P.S. Also see Don’t Call It ‘Intelligence’ which seems to express a similar idea, only viewed from one of the edges.
I hosted the Silver Bullet Security Podcast for 13.5 years from 2006 to 2018. For each of the 153 episodes that meant: choosing the guest, getting help from research assistants (at IEEE S&P magazine) to gather background, digesting the background, writing a script (of 9 or so questions), recording the podcast in our studio at Cigital, and finally helping with “launch.” Of all of these activities, the interview itself was by far the easiest.
Know why Silver Bullet was so good with such in-depth questions? Because the script writing took 4-5 hours per episode (not counting the background research…which was often much more involved than just googling the person). All this for a 20 minute show.
We are rebooting Silver Bullet after a few years off with a new focus on Machine Learning security. Our first guest will be Gadi Evron. We’ve redesigned the logo, built an initial distribution list, created a landing zone with proper feeds to the usual channels, and yes..written a script. But this time I decided to use Gemini as my research assistant. TL/DR it was great.
I started with a bunch of ideas in an amorphous blob. This got me thinking about show story arc, coverage of various aspects of MLsec, etc. Here is what my notes looked like.
Then it was time to invoke Gemini.
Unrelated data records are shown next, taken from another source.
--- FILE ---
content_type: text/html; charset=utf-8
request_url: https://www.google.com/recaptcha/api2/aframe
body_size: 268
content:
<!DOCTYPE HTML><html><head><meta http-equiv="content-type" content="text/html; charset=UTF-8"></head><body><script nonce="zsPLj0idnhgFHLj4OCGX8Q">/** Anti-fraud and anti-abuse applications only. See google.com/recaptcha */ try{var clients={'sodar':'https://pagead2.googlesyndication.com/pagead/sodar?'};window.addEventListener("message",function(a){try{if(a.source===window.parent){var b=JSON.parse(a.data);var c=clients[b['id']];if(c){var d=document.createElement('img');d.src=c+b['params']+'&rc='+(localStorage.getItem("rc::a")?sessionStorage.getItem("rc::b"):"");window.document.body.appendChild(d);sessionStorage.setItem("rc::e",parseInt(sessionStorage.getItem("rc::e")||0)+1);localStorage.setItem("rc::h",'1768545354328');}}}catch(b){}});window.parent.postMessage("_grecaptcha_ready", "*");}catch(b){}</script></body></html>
Fortunately, Gemini knows lots about me and about Silver Bullet. Eerily so. It knew where the archive was, and was able to garner a meta-pattern for the show with some insight into its philosophy. Was it absolutely spot on? Nope. Was it sycophantic and overly agreeable? Yes. But hey, the show’s creator is here driving the laser pointer (which, like a good cat, Gemini was happy to pounce after).
I worked through the script in order with Gemini for about an hour, during which I was impressed with its up-to-date (like yesterday) access to things happening in the world…like on this very website. For example, Gemini knew that Gadi had just visited BIML and that [un]prompted was something we had worked on together. It was very helpful, sometimes wrong, often using the wrong words…but, question by question, the show arc emerged. It kept track of where we were, sometimes suggesting new directions (which I rejected every time), but always knowing where we were in the work. After the session, I asked it to dump the script to one place for copy/paste and then did a fine tuning edit pass (including real fact checking on a couple of things).
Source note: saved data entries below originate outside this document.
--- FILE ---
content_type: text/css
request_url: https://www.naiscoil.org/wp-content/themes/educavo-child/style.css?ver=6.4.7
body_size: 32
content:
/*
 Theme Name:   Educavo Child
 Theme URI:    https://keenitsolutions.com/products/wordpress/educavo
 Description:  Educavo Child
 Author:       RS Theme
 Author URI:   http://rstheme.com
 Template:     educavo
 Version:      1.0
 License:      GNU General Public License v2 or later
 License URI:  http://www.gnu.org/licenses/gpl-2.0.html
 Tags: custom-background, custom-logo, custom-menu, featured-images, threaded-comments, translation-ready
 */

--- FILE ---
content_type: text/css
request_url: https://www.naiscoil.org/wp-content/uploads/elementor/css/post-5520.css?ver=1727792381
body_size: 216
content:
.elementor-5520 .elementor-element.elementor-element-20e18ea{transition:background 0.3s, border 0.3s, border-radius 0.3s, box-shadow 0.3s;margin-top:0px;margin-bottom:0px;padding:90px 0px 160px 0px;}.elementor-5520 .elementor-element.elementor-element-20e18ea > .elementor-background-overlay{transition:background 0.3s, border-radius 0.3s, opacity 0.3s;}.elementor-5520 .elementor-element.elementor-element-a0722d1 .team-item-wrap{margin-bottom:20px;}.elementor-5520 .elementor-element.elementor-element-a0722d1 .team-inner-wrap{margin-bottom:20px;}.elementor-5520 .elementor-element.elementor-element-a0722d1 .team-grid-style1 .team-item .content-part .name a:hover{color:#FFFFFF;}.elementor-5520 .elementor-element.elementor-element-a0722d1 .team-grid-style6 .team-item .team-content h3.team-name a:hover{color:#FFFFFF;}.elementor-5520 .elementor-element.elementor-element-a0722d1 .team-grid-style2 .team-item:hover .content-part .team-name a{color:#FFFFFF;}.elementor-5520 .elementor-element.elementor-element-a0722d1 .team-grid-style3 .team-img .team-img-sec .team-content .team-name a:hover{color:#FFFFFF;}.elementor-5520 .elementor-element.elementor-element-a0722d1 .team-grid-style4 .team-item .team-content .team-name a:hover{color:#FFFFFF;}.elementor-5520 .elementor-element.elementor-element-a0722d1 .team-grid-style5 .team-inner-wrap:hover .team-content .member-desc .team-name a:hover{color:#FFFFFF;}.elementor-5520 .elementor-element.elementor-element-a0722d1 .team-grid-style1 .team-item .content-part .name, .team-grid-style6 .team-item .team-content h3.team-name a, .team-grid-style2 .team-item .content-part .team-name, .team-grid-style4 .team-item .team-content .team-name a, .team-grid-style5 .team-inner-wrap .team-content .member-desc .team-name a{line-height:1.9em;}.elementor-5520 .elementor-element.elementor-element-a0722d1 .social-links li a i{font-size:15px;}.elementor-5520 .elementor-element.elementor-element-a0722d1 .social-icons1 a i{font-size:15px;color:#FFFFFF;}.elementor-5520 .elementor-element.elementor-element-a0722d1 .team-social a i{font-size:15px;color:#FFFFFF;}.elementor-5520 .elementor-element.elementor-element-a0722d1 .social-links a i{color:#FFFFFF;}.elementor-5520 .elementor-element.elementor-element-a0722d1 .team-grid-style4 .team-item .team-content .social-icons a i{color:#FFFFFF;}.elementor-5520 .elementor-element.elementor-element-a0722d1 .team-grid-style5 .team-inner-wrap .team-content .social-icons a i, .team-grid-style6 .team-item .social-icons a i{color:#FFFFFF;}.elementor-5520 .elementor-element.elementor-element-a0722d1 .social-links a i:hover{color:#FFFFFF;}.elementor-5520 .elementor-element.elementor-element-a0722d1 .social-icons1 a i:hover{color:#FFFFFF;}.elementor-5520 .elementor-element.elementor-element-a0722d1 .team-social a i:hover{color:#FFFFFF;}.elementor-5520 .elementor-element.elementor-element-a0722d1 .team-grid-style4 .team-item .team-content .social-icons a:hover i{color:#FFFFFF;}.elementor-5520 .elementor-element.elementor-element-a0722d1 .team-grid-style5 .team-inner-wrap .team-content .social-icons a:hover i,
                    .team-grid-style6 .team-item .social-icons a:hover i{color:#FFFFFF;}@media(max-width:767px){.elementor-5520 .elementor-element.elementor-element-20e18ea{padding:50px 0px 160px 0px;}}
All told, my bet is Gemini saved me about a factor three or four times the usual amount of work I used to do. Will the show be just as good? Obviously, the proof is in the pudding. We will be launching the first episode on March 2nd.
Here’s how it will all start…
Silver Bullet Intro (BIML Focused)
[MUSIC: Classic Silver Bullet Theme – Up and Under]
gem: Welcome to the Silver Bullet Security Podcast episode 154. I’m your host, Gary McGraw, coming to you from the Berryville Institute of Machine Learning where we are defining the future of machine learning security.
From 2006-2018, Silver Bullet explored the nascent field of software security through the lens of building security in. But today, the frontier has moved. As we integrate machine learning into the fabric of our essential systems, we find ourselves facing a new set of architectural flaws and security challenges that traditional software security can’t touch.
On Silver Bullet, we’re shifting our focus to the security of machine learning—bringing the same deep-dive, “no-silver-bullet” philosophy to the world of AI.
To help me kick off this new era, I’m joined by my new friend Gadi Evron. Gadi is a veteran of the botnet wars, a community builder, and the chair of the new [un]prompted conference. Gadi, welcome to the show.
[MUSIC: Swells briefly then fades out]
1. The [un]prompted Vision
Gadi, you’re chairing the [un]prompted conference, and I’m really pleased to be working on the committee with you. We’ve both seen the security conference circuit evolve over the decades, but [un]prompted feels like it’s trying to capture lightning in a bottle for the ML security space. What was it about the current state of AI security that made you feel we needed a dedicated, practitioner-first venue—something beyond just another “AI track” at a traditional security show?